§ **TEXT PASSAGE**
--------------------------------

A Focus on Retention

Making good hiring decisions is one thing; keeping new hires is another. Retention is a huge challenge, so MultiCare is now very much focusing on how it is engaging its employees. Through regular leadership rounding, leaders can have an ongoing dialogue with nurses on the care promises they are creating and fulfilling together. The team is working on numerous other engagement initiatives in conjunction with predictive modeling to help MultiCare get to the top 10th percentile.

In August 2017, MultiCare added to its tool algorithms for predicting the likelihood that a prospective employee would be retained and the additional likelihood that the candidate would demonstrate engagement in the given role and location. With this new capability, HR has been able to optimize for these two critical outcomes at the point of hire, which has helped mitigate risk associated with candidates identified as being unlikely to achieve either outcome. 

For example, if a candidate is predicted to be an engaged employee, but exhibits risk of leaving, the manager can decide whether that level of risk is acceptable. In addition, if a manager decides to hire such a candidate, the manager can institute best practices such as 30-, 60-, and 90-day checkpoints or assign a mentor to the new hire to help ensure the person stays on the job.

As people who have been in leadership know, evaluations of engagement place employees along a continuum from disengaged in their jobs to ambivalent to content to engaged. Clearly, it is most desirable to have engaged staff, which means they view themselves as part of the team and are committed to working to further common organizational goals. From 2016 to 2017, the percentage of MultiCare’s nursing workforce who met these criteria for being engaged improved from the 34th percentile on Advisory Board’s benchmark to the 37th percentile. Even more notably, at least for MultiCare, was that the disengaged portion fell from 7.2 to 6.2 percent. Although these may seem like small changes, the organization’s leaders saw it as a move in the right direction.

Other Applications of AI

MultiCare also has applied AI tools to its nurse residency program, which led to another key finding. When newly minted nursing school grads apply for a residency, they list multiple departments they might want to work in. Using AI, these candidates can be evaluated based on organizational fit, much like a potential new hire, though comparisons with existing nurse residents on likelihood of retention and engagement. A recruiter then can see how an applicant might perform in a certain department and can evaluate the person’s likelihood of success as a nurse in the emergency department at Tacoma General, for example, versus retention in the OR at Good Samaritan.

This is now an evidence-based process, and the data show where to focus improvement efforts.

--------------------------------

[Dataset items]
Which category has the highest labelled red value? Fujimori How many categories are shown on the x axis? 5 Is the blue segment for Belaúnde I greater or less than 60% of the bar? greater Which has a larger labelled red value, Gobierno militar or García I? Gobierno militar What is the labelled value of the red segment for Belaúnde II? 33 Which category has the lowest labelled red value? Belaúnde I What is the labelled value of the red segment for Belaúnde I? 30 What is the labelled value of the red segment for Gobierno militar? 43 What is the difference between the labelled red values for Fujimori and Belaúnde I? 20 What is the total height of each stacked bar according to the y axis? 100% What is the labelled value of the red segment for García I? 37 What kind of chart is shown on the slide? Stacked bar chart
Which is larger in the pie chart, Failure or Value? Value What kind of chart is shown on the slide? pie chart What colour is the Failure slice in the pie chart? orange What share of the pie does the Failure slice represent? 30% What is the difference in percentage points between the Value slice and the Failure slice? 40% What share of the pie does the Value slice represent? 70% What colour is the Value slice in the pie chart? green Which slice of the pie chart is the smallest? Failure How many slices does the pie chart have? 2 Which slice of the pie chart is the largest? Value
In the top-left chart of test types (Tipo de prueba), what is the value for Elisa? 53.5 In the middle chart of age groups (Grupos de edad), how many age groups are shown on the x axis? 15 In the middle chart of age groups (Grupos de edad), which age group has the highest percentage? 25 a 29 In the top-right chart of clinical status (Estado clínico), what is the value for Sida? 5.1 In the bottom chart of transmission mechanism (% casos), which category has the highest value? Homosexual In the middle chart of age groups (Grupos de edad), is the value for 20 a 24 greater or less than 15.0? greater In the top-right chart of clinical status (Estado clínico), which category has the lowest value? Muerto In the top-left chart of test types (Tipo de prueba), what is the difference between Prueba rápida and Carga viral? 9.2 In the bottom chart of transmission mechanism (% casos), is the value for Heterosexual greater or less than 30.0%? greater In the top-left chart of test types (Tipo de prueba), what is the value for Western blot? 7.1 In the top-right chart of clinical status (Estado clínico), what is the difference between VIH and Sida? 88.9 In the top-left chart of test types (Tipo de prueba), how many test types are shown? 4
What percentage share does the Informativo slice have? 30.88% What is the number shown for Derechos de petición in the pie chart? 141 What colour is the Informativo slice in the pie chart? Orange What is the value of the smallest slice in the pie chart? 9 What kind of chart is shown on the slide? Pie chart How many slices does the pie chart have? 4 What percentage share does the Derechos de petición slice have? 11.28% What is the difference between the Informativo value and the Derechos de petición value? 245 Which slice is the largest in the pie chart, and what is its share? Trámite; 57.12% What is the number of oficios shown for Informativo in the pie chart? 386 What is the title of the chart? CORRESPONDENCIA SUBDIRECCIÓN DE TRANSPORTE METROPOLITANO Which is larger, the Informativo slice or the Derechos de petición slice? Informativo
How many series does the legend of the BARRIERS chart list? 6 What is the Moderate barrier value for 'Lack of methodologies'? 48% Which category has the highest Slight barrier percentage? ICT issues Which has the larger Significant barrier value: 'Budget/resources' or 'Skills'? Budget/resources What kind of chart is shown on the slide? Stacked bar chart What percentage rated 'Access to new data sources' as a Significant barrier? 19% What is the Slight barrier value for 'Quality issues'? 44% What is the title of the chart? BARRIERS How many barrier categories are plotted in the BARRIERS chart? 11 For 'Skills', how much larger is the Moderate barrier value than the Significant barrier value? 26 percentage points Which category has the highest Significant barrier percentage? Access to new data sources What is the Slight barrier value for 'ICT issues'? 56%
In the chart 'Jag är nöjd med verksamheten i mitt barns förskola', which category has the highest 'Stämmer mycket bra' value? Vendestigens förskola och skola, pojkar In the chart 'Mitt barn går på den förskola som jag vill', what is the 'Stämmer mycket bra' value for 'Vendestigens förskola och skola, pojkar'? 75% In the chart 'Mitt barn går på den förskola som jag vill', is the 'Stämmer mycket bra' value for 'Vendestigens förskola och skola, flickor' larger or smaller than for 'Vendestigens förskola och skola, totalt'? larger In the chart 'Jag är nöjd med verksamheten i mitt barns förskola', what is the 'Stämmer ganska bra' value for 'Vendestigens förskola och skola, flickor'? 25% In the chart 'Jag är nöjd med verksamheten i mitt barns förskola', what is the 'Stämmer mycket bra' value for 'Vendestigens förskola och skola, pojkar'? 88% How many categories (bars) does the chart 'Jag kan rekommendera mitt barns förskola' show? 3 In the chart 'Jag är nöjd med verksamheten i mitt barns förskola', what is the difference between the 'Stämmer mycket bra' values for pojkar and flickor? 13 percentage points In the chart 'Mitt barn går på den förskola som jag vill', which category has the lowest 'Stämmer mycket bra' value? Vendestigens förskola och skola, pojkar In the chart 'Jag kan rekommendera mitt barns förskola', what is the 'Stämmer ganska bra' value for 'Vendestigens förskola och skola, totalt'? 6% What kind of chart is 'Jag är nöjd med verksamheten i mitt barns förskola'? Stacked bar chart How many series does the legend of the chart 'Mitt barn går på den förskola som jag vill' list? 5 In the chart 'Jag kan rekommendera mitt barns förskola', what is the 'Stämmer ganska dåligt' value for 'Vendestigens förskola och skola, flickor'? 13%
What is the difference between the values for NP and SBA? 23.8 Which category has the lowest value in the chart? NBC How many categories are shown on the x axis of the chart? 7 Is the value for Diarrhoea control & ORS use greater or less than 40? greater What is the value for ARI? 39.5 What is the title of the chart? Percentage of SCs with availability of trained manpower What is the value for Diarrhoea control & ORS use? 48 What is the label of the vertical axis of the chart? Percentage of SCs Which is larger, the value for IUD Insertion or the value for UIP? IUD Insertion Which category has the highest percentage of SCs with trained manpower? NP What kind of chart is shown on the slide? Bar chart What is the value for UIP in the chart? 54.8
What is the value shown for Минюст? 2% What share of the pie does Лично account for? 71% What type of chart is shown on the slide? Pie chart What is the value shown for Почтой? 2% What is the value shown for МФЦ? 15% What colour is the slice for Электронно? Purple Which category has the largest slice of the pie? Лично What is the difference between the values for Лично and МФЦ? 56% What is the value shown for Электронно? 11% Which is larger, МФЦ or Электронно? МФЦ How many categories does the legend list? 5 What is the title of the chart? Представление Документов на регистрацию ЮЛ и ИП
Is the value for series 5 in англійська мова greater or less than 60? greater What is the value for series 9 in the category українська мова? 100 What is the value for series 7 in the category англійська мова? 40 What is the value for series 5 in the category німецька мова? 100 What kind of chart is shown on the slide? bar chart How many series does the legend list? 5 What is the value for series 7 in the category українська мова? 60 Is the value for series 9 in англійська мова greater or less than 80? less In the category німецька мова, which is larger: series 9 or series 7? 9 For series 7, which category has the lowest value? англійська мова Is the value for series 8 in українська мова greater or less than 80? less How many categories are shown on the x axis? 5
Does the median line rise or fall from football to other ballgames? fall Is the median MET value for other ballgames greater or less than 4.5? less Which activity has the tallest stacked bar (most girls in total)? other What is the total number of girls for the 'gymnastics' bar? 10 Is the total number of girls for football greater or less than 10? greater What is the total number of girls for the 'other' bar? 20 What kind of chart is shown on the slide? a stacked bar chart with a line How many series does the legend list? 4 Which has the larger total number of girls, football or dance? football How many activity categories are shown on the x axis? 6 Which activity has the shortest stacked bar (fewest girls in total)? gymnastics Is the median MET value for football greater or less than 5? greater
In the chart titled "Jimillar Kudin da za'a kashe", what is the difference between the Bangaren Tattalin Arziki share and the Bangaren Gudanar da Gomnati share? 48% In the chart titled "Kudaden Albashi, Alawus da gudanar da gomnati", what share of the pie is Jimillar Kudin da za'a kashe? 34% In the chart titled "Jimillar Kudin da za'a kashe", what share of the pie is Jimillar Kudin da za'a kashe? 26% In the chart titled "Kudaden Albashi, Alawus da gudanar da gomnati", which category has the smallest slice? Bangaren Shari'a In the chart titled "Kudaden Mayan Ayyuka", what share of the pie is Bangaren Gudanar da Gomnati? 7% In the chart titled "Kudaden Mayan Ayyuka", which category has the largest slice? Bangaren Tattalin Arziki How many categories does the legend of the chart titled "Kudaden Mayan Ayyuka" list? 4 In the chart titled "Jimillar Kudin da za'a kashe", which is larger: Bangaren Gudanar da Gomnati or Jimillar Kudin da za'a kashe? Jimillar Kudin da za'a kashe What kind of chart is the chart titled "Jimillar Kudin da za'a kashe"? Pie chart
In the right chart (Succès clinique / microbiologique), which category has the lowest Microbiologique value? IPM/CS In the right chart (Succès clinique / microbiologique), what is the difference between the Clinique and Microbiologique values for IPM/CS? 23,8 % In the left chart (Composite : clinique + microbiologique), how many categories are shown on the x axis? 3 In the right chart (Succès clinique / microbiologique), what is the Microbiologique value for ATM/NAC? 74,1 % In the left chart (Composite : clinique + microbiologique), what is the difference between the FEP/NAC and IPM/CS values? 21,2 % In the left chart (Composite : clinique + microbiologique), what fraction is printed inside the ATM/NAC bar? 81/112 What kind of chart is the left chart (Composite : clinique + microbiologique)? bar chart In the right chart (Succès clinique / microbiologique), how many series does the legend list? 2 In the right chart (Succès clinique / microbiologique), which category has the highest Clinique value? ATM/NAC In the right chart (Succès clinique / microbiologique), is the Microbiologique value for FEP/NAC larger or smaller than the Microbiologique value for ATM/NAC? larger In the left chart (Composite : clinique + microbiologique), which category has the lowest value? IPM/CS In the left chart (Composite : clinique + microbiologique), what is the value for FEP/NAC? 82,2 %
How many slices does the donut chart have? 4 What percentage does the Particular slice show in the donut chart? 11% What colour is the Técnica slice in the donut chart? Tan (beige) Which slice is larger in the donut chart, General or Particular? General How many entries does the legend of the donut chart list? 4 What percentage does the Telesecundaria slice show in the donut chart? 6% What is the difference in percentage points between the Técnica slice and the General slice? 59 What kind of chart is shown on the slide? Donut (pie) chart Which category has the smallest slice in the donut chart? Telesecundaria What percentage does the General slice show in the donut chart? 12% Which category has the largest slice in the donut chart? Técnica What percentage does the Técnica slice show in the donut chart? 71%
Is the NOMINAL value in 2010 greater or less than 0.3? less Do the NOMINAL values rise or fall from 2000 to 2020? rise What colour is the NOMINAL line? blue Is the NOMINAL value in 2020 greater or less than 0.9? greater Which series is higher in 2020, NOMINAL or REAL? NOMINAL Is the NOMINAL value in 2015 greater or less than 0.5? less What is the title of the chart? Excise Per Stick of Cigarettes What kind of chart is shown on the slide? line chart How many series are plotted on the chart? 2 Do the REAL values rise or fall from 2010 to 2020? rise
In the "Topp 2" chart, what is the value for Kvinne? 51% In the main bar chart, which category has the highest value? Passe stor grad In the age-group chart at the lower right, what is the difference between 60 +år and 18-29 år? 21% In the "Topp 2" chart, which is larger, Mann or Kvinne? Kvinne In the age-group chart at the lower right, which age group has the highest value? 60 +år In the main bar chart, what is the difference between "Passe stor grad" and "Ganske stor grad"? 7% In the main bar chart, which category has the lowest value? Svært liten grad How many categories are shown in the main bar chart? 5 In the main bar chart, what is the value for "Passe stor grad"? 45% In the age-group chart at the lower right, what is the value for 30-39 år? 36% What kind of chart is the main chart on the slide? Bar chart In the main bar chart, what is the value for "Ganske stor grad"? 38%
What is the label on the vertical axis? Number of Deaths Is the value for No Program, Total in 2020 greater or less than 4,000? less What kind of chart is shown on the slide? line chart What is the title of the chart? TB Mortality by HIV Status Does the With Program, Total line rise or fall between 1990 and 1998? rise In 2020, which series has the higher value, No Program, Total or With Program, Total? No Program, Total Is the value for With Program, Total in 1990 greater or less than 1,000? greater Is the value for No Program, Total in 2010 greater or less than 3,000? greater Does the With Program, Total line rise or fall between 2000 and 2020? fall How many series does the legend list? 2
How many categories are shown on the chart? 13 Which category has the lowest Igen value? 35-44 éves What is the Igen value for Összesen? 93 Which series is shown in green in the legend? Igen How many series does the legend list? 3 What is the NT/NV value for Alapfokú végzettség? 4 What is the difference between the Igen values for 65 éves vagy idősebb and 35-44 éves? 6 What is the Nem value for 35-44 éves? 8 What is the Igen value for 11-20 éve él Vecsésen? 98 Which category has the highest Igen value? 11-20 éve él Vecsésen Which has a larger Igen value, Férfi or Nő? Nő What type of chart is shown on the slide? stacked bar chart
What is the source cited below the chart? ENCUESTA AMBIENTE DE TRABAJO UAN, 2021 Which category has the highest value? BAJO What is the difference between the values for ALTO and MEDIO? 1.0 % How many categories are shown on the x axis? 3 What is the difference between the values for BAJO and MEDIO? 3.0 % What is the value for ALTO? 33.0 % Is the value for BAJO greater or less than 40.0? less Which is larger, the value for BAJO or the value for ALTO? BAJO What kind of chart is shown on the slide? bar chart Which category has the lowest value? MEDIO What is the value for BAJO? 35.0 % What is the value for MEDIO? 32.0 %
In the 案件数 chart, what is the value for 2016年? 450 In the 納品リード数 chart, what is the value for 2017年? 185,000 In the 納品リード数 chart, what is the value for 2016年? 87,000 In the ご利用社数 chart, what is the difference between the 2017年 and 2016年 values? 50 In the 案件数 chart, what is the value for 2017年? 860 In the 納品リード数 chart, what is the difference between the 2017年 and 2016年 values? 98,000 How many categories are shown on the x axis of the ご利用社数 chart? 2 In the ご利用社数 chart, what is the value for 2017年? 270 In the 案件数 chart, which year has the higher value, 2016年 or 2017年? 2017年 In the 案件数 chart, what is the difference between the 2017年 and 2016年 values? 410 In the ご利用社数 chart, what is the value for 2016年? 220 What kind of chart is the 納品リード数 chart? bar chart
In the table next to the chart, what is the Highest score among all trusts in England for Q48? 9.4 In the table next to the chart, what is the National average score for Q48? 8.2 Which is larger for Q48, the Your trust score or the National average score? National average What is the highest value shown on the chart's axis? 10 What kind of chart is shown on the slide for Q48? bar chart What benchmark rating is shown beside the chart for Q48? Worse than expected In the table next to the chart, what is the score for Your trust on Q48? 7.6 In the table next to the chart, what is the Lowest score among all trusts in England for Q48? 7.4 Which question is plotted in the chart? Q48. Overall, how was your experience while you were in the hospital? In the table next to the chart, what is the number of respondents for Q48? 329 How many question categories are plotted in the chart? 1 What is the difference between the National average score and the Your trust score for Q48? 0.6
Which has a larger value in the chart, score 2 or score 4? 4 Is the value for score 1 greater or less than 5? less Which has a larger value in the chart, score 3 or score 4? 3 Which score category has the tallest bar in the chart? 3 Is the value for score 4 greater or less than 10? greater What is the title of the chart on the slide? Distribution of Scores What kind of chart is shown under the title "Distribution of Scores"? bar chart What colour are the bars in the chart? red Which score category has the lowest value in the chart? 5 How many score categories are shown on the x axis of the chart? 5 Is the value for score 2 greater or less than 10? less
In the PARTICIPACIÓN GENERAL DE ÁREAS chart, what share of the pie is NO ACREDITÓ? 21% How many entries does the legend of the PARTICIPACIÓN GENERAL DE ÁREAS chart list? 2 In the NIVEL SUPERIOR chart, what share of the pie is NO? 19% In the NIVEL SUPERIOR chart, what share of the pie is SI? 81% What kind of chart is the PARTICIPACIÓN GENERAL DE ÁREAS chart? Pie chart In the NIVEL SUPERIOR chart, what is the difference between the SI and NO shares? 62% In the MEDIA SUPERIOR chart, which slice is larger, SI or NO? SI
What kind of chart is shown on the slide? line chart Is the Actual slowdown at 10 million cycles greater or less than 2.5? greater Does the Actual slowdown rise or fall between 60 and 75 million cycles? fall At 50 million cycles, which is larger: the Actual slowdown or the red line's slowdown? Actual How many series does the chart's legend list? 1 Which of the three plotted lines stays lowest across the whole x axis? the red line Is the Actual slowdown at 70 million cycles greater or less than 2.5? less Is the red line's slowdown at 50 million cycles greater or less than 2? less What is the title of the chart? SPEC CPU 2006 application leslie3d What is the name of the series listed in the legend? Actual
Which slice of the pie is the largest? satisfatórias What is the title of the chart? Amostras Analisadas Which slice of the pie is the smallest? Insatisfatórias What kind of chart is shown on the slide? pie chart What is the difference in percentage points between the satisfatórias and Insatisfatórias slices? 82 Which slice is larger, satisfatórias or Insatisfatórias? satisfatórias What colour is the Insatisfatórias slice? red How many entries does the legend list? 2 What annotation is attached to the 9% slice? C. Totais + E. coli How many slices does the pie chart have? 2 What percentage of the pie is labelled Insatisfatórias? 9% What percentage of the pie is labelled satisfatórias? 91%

--------------------------------

§ **SET OF TASKS**
1) Condense the paragraph of the MultiCare retention text that begins "In August 2017, MultiCare added" into a shorter version that keeps its main facts.
2) In the MultiCare retention text, how did the disengaged portion change from 2016 to 2017?

§ **OUTPUTS BY TASK**
1) In August 2017, MultiCare added algorithms to its tool that predict whether a prospective employee is likely to be retained and to be engaged in the given role and location. HR can now optimize for both outcomes at the point of hire, which has helped reduce the risk from candidates judged unlikely to achieve either one.

2) It fell from 7.2 percent to 6.2 percent.